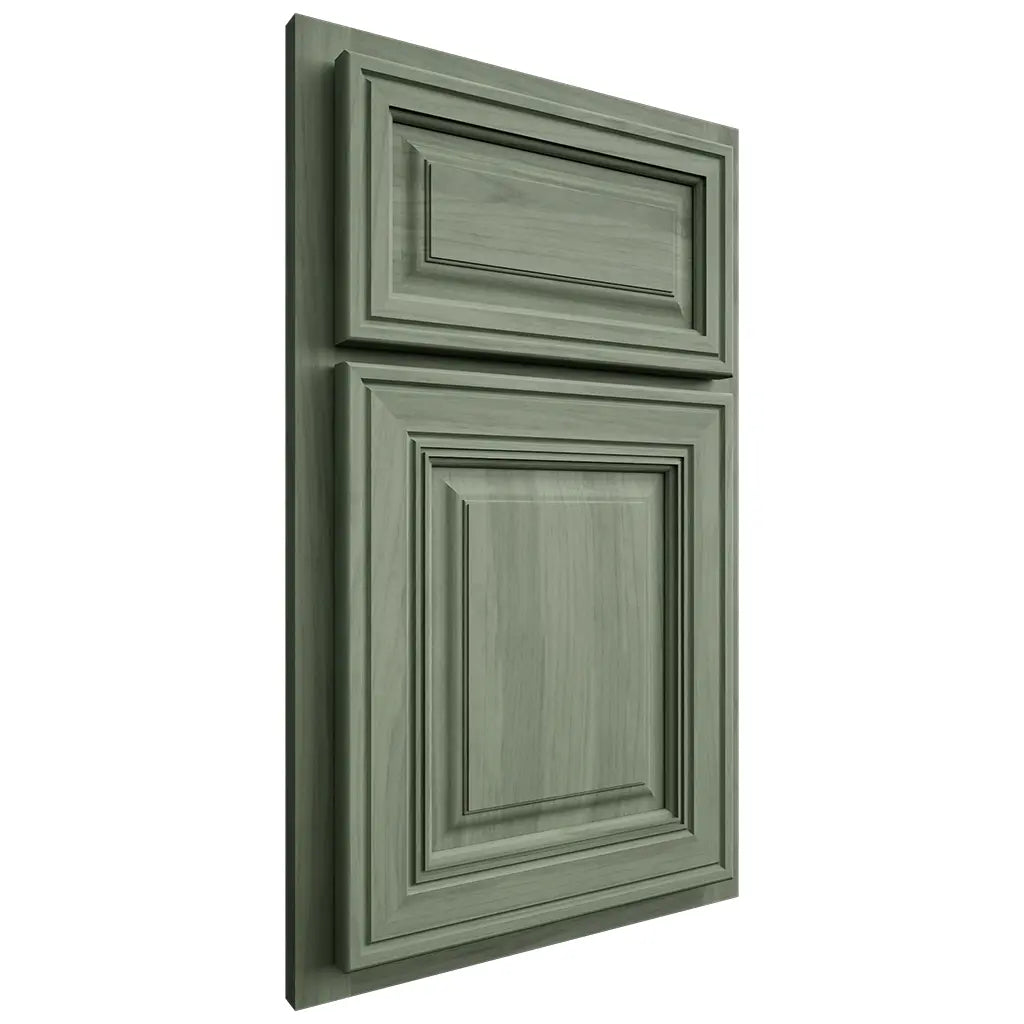 Shiloh Cabinetry Partial Overlay Concord Hickory Plain Cut Moss Door
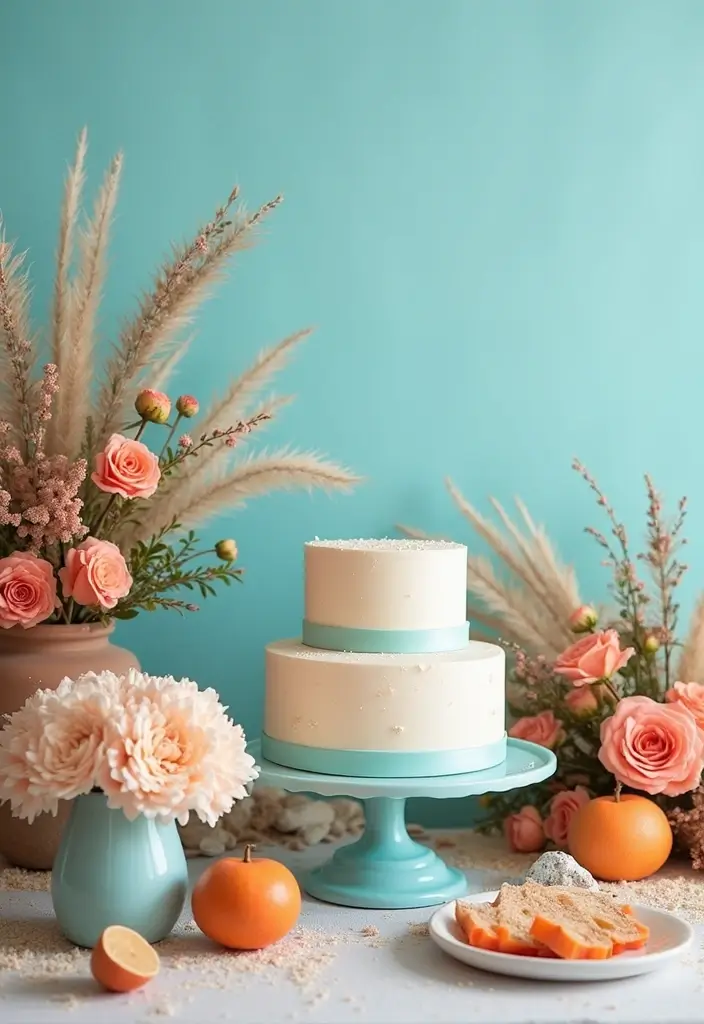 27 Refreshing Beach Wedding Colors for a Seaside Ceremony - 24. Cantaloupe & Sky Blue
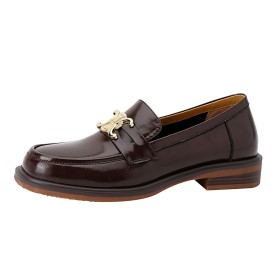 Business Casual Flats Classic Leather Patent Leather Loafers Comfortable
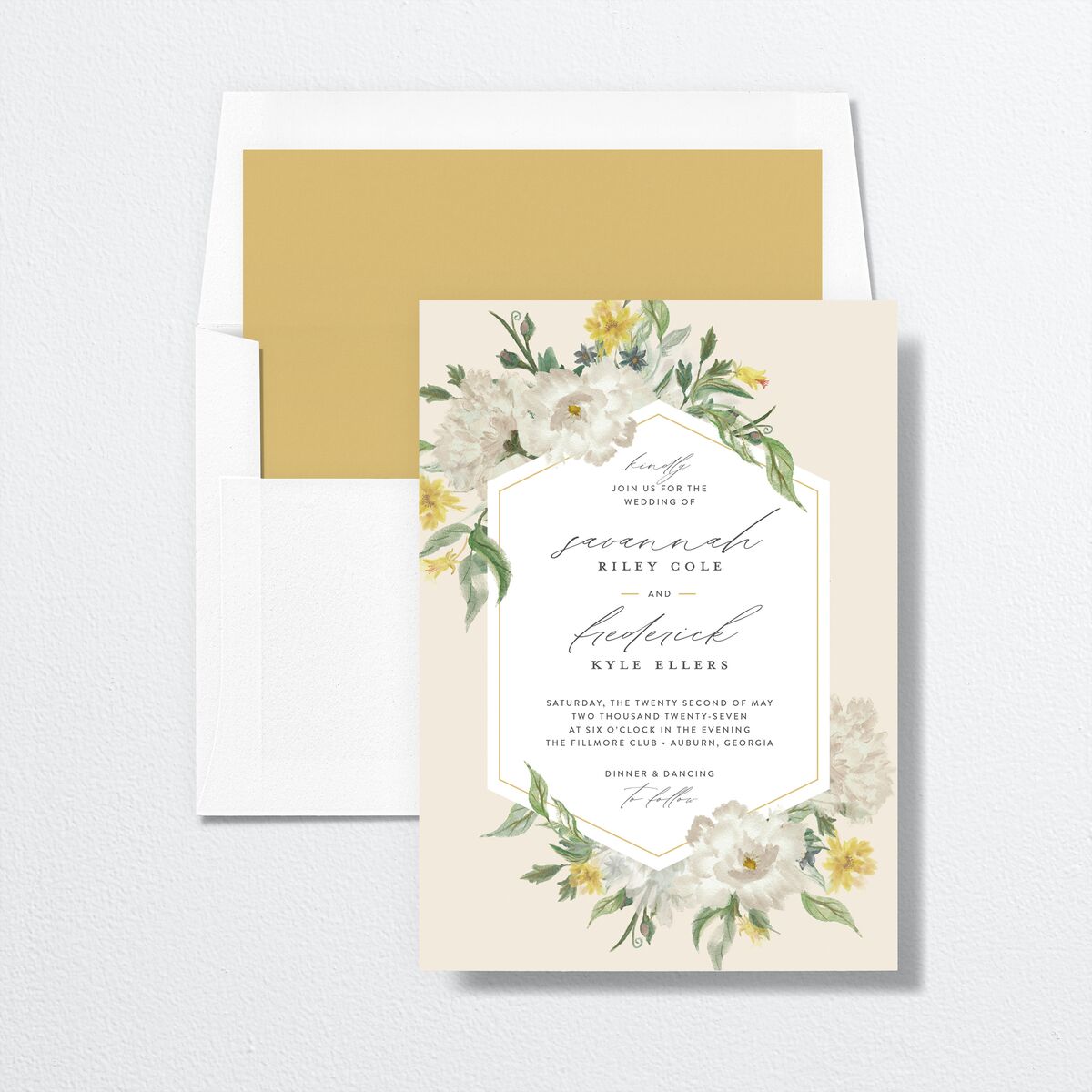 Vintage Floral Change the Date Card Moss Signature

What you should do: Reproduce the listing exactly, images omitted.

Solution for this task:
 Shiloh Cabinetry Partial Overlay Concord Hickory Plain Cut Moss Door
 27 Refreshing Beach Wedding Colors for a Seaside Ceremony - 24. Cantaloupe & Sky Blue
 Business Casual Flats Classic Leather Patent Leather Loafers Comfortable
 Vintage Floral Change the Date Card Moss Signature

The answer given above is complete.